● **Set of tasks**:
1. Please edit the WCFL history text: write out everything from "The station began" down to "made them inaccessible.", changing "Navy Pier" to "Municipal Pier".
2. Condense the paragraph of the WCFL history text that begins "The station began operation" into a short bulleted list that keeps its main facts.

● **Text section**:

The first WCFL transmitter stood on Chicago's Navy Pier (then called Municipal Pier); the Federation was able to lease the pier's North Tower for 10 years at $1 per year and its willingness to make WCFL available for city broadcasts. Initially the Illinois Manufacturers' Association attempted to keep WCFL off the air by protesting the use of public property for the station's transmitter and broadcasting site. The station purchased the land in Downers Grove for its eventual transmitter site in 1928 and broke ground there in 1932. The Federation originally purchased 100 acre of land in the western suburb; 20 of them were allotted for the WCFL transmitter, while the other 80 were subdivided as lots for 258 homes and 72 businesses in "WCFL Park". Nockels believed having a union-based community spring up around the WCFL transmitter would be beneficial to both those purchasing lots and building homes and to the station itself. The labor union entered the real estate business shortly before the Great Depression hit. After selling no lots in the early part of the 1930s, the Federation put WCFL Park on hold, reviving it again in 1939 with the building of a model home on one of the lots, all of which would eventually be divested.

The station began operation in test broadcasts on June 19, 1926; the Commerce Department granted it the WCFL call sign on July 10, 1926. It was officially on the air the next day on 610 kHz, with 1,000 watts of power, one of the last non-profit radio stations to take to the airwaves. The first broadcast consisted of two hours of music. In November 1926, with an eye toward being self-sustaining, the Federation added a shortwave station to the Navy Pier transmitter site, planning to use WCFL Radio Telegraph to help offset broadcasting costs. The station initially used studios at Navy Pier, but during the winter of 1926–1927 found that the weather often made them inaccessible.

● **Stored data**:
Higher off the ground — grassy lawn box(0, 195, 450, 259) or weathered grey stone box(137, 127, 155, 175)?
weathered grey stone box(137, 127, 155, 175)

● **Solution list**:
1.
The station began operation in test broadcasts on June 19, 1926; the Commerce Department granted it the WCFL call sign on July 10, 1926. It was officially on the air the next day on 610 kHz, with 1,000 watts of power, one of the last non-profit radio stations to take to the airwaves. The first broadcast consisted of two hours of music. In November 1926, with an eye toward being self-sustaining, the Federation added a shortwave station to the Municipal Pier transmitter site, planning to use WCFL Radio Telegraph to help offset broadcasting costs. The station initially used studios at Municipal Pier, but during the winter of 1926–1927 found that the weather often made them inaccessible.

2.
- Test broadcasts began on June 19, 1926.
- The Commerce Department granted the WCFL call sign on July 10, 1926.
- The station officially went on the air the next day on 610 kHz with 1,000 watts. It was one of the last non-profit radio stations to do so.
- The first broadcast was two hours of music.
- In November 1926 the Federation added a shortwave station, WCFL Radio Telegraph, at the Navy Pier transmitter site to help offset broadcasting costs.
- The first studios were at Navy Pier, but in the winter of 1926–1927 the weather often made them inaccessible.